**REQUIREMENTS:**
A – From the F150 shaking thread below, reproduce word for word the part that opens with the words containing "There ia a good" and closes with "(Jul 16, 2009)".
B – Translate this sentence from the F150 shaking thread into Spanish: "The primary brakes were not affected or damaged."
Start of EXCERPT
# 2004 F150 Shakes Violently Sometimes



## Hoosier Camper (Sep 19, 2010)

While pulling my 25RSS my 2004 F150 goes into a violent shake, has happened 3 times. The only way to make it quit is to pull over and come to a complete stop. I did a search and found that there are others with the same issue but know one has an answer or definite fix.


----------



## CamperAndy (Aug 26, 2004)

Did the shaking start under the same conditions each time? Speed, load, acceleration ect.....?


----------



## egregg57 (Feb 13, 2006)

Hoosier Camper said:


> While pulling my 25RSS my 2004 F150 goes into a violent shake, has happened 3 times. The only way to make it quit is to pull over and come to a complete stop. I did a search and found that there are others with the same issue but know one has an answer or definite fix.


 Is this a front end or rear end shake?

There ia a good amount of documentation in regard to violent shaking caused by the Emergency brake grabbing and resulted with the following from a Ford F-150 owner in regard to something very close to what you are describing...

_The axel seal on both sides is leaking axel grease. That seal is right next to the drum e-brake mechanism Ted928 described. The grease got onto the e-brake on both sides and they have to be replaced. Total repair = $900 ($450 per side) parts and labor. The primary brakes were not affected or damaged. Thank you again._
Eric


----------



## cdnbayside (Jul 16, 2009)

It is the emergency brake lever seized in the rear brake. When you stop it releases and the truck does not shake any more. The next time you use the parking brake and then drive you get the shaking until you stop or back up. A simple cleaning and lubrication of the e-brake lever will solve the problem.


----------



## Hoosier Camper (Sep 19, 2010)

It has happened at highway speeds and seems like it happens when I'm going up a slight incline. I did see that a couple of people thought it was in the parking brake. I will take a look at the parking brake asap, any tips or special tools that I will need?


----------



## maddog (Dec 16, 2009)
End of EXCERPT
Start of RECORDS SHOWN
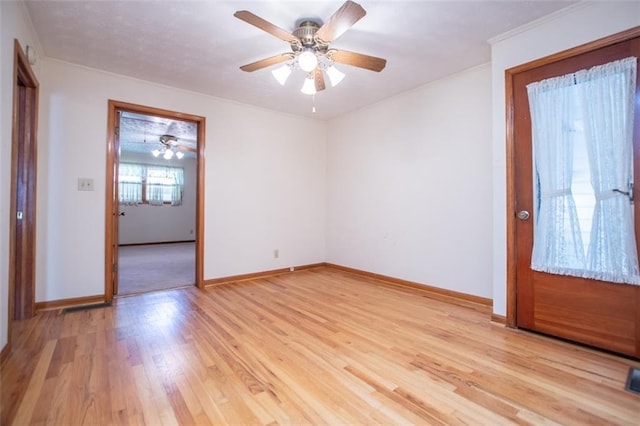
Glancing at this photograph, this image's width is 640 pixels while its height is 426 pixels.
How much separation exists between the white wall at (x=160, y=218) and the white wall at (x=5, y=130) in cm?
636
End of RECORDS SHOWN
Start of RECORDS SHOWN
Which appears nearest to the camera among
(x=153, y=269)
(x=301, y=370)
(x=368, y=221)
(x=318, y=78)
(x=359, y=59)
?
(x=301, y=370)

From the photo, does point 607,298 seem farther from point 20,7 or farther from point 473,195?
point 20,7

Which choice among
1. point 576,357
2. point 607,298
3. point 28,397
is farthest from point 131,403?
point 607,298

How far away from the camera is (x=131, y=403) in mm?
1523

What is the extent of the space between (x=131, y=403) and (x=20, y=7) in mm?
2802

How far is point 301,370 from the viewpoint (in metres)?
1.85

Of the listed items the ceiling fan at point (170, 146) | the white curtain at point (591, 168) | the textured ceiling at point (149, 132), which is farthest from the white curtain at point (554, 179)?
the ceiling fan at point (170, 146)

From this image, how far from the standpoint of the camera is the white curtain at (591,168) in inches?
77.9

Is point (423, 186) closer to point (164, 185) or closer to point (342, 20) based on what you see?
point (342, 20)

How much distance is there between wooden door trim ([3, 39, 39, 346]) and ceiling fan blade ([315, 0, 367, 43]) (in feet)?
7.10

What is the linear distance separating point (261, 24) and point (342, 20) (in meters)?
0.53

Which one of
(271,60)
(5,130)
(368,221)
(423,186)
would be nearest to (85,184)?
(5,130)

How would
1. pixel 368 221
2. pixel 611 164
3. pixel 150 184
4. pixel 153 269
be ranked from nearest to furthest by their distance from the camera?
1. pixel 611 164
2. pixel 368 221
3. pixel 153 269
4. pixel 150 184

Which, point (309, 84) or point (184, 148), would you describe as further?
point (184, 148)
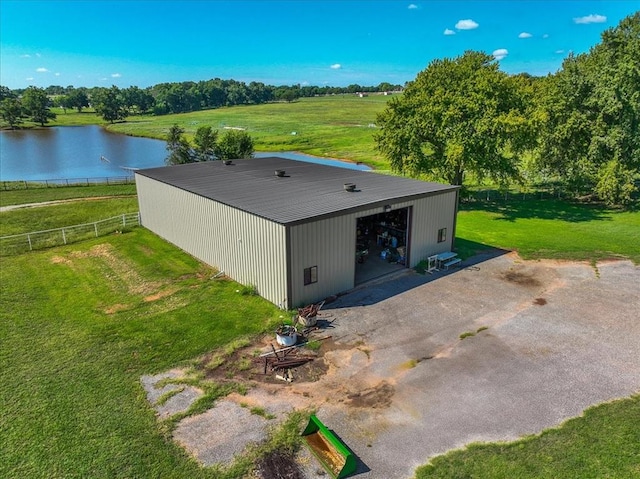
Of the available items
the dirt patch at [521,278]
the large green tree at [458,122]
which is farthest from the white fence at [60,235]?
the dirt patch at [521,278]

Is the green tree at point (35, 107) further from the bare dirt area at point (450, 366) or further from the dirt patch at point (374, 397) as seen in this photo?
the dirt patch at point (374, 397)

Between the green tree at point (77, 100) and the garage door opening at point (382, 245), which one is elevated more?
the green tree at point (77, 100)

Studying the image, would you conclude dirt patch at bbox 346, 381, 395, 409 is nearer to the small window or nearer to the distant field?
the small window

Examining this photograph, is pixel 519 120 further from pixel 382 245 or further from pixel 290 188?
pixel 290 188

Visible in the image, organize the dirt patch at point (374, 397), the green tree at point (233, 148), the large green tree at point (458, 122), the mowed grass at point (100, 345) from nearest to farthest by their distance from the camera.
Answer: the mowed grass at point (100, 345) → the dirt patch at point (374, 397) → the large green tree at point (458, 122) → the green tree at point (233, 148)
End of RECORDS SHOWN
**EXERCISE SOLUTIONS:**
A –
There ia a good amount of documentation in regard to violent shaking caused by the Emergency brake grabbing and resulted with the following from a Ford F-150 owner in regard to something very close to what you are describing...

_The axel seal on both sides is leaking axel grease. That seal is right next to the drum e-brake mechanism Ted928 described. The grease got onto the e-brake on both sides and they have to be replaced. Total repair = $900 ($450 per side) parts and labor. The primary brakes were not affected or damaged. Thank you again._
Eric


----------



## cdnbayside (Jul 16, 2009)

B – Los frenos principales no resultaron afectados ni dañados.